Question 2 Multiple Choice
Putnam's semantic externalism argues that what 'water' refers to is determined by:
AThe descriptions and beliefs speakers associate with the word 'water'
BSocial conventions established by linguistic communities over time
CThe real nature of the stuff in the environment, even when speakers don't know its chemical structure
DThe intentions of the original speaker who introduced the term
Putnam's externalism holds that 'water' refers to H₂O even among speakers who had no idea water was H₂O. Reference is partly determined by the environment — by what is actually there — not solely by internal mental content. Before chemistry, people used 'water' to refer to H₂O without knowing it. The reference was already fixed by the nature of the substance in the world. This is why Putnam says 'meanings ain't in the head': what a word picks out can depend on facts outside the speaker's mind.
Question 3 True / False
On the description theory of reference, if everyone who uses the name 'Aristotle' associates it only with 'the teacher of Alexander,' then it is necessarily true that Aristotle taught Alexander.
TTrue
FFalse
Answer: True
True — and this is precisely Kripke's devastating objection to the description theory. If 'Aristotle' just *means* 'the teacher of Alexander,' then by definition, Aristotle taught Alexander — it's analytically true, hence necessarily true. But intuitively, Aristotle *might* never have met Alexander; it's a contingent historical fact. The description theory generates a false necessity by conflating the reference-fixing description with the meaning of the name. This shows that names cannot simply mean their associated descriptions.
Question 4 True / False
Semantic externalism implies that two speakers with identical internal mental states could mean different things by the same word.
TTrue
FFalse
Answer: True
True, and this is Putnam's 'Twin Earth' thought experiment. Imagine a planet exactly like Earth where the substance that fills rivers, falls as rain, and is called 'water' has a different chemical structure (XYZ instead of H₂O). A person on Twin Earth and their mental duplicate on Earth have identical internal states, but their uses of 'water' refer to different substances — H₂O vs. XYZ. This shows that reference is determined at least partly by the environment, not solely by what is in the speaker's head. Meaning is not purely internal.
Question 5 Short Answer
Why does the causal-historical theory say reference is stable even when speakers hold false beliefs about the referent?
Think about your answer, then reveal below.

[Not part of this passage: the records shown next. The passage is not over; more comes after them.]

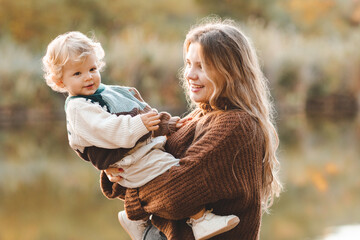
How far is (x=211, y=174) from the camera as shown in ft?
6.09

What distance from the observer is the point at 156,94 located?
13.1 m

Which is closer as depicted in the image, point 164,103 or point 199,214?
point 199,214

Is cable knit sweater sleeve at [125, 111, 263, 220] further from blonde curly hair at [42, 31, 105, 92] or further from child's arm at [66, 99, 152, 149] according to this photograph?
blonde curly hair at [42, 31, 105, 92]

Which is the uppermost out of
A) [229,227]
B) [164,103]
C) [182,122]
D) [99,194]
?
[164,103]

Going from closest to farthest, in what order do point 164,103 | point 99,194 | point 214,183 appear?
point 214,183 < point 99,194 < point 164,103

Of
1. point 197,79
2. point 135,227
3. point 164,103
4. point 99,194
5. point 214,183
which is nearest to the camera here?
point 214,183

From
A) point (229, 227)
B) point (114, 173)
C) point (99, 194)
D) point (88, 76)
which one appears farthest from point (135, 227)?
point (99, 194)

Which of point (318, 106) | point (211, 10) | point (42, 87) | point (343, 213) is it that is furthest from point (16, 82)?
point (211, 10)

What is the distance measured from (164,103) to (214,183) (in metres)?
11.1

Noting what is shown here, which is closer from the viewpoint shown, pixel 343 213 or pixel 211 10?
pixel 343 213

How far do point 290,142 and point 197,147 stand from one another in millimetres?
8207

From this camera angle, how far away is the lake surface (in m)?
5.95

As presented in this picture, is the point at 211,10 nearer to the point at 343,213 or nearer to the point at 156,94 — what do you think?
the point at 156,94

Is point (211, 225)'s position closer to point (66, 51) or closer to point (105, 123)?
point (105, 123)
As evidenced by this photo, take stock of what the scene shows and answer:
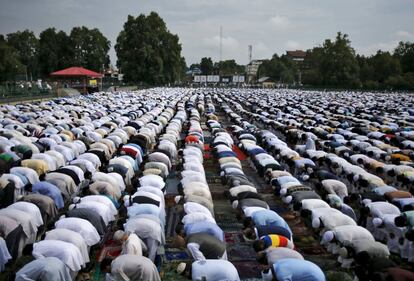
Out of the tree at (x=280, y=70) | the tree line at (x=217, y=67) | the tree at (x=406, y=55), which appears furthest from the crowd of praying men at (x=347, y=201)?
the tree line at (x=217, y=67)

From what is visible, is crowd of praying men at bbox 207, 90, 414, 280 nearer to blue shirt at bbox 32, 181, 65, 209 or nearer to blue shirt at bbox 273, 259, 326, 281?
blue shirt at bbox 273, 259, 326, 281

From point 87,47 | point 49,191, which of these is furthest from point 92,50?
point 49,191

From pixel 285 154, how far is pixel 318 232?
4.95 meters

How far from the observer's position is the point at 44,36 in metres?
56.8

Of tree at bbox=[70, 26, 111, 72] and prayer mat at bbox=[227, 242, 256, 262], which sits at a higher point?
tree at bbox=[70, 26, 111, 72]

Model answer: Because on the causal-historical theory, what determines reference is the chain of communication tracing back to an original naming event, not the accuracy of speakers' subsequent descriptions. Each speaker inherits their use from prior speakers, who inherited it from others, all the way back to whoever first introduced the name for the object. Even if beliefs associated with the name are wrong, the referential chain remains anchored to the original object.

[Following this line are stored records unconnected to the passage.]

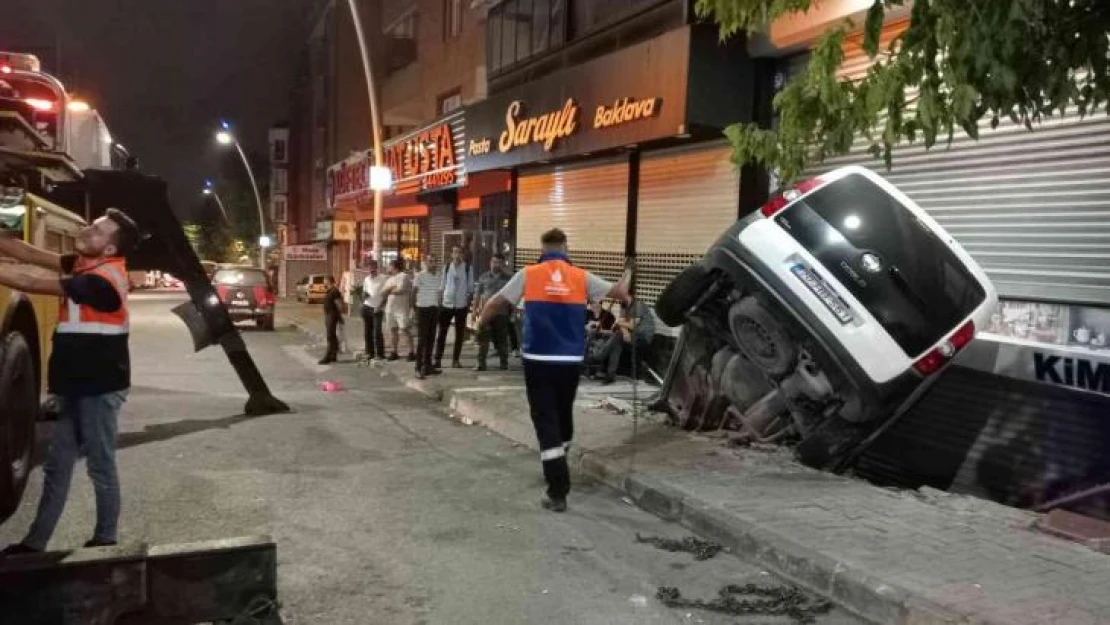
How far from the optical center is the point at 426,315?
43.3 ft

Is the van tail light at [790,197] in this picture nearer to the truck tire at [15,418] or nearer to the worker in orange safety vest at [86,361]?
the worker in orange safety vest at [86,361]

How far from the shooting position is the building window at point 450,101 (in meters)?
24.5

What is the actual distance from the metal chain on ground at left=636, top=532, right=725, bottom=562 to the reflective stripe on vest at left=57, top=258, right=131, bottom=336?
3.27m

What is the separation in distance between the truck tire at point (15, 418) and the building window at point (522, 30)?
10.8 metres

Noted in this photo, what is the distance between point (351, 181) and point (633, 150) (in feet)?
59.6

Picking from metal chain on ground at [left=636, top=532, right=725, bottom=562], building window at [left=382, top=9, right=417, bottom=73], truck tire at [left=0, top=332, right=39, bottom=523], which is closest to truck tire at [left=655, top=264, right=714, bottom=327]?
metal chain on ground at [left=636, top=532, right=725, bottom=562]

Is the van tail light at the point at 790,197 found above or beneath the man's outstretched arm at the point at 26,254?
above

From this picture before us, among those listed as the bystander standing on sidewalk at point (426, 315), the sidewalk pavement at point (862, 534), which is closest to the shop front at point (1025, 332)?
the sidewalk pavement at point (862, 534)

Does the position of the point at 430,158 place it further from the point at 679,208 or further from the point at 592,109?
the point at 679,208

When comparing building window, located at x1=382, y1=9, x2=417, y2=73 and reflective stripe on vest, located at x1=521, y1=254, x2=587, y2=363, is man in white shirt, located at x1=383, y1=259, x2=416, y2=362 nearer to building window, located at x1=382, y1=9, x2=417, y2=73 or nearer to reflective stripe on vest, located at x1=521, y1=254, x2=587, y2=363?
reflective stripe on vest, located at x1=521, y1=254, x2=587, y2=363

This is the deepest advantage of the causal-historical view over description theories. Reference doesn't require descriptive knowledge of the referent — it requires only participation in a communicative tradition that links back to an original grounding. This explains how ordinary people can refer to 'gold' or 'Aristotle' even if their beliefs about gold's chemistry or Aristotle's biography are largely mistaken. The chain does the referential work; speakers need not know the exact nature of what they're talking about.